BEGIN THE DATA

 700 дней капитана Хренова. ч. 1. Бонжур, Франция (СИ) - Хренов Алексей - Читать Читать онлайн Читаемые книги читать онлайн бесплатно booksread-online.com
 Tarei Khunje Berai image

END THE DATA
BEGIN THE DATA

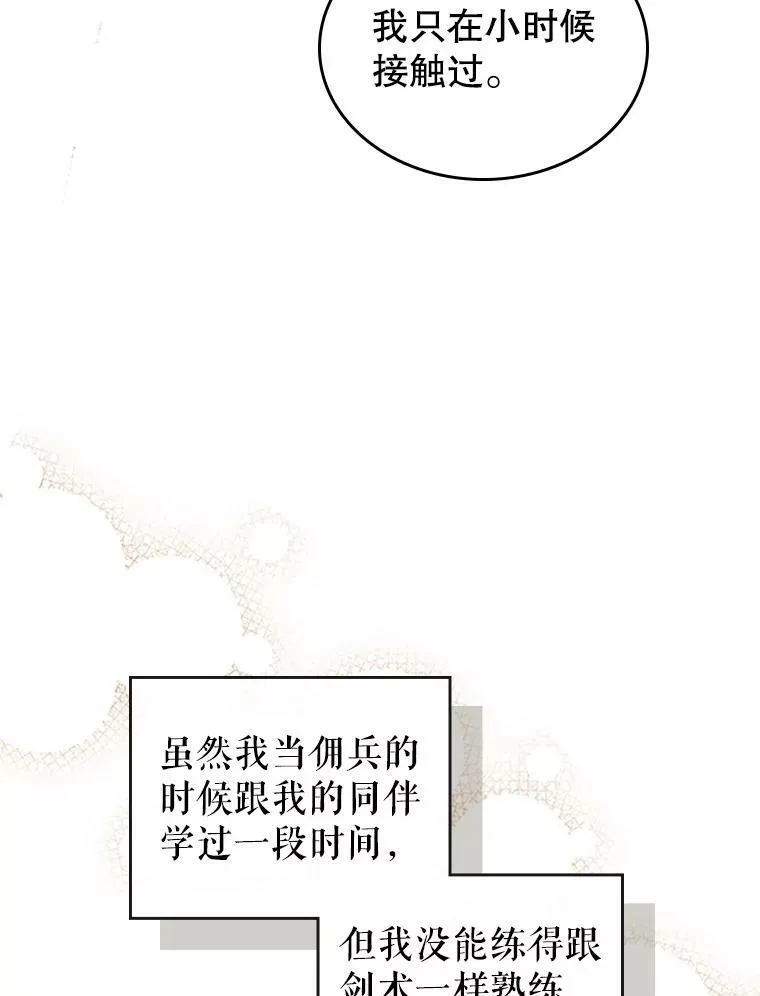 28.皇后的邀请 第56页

END THE DATA

Copy word for word the stretch of entries above from the line that has "700 дней капитана" through the line that has "Tarei Khunje Berai image", both ends included, and nothing outside it.

 700 дней капитана Хренова. ч. 1. Бонжур, Франция (СИ) - Хренов Алексей - Читать Читать онлайн Читаемые книги читать онлайн бесплатно booksread-online.com
 Tarei Khunje Berai image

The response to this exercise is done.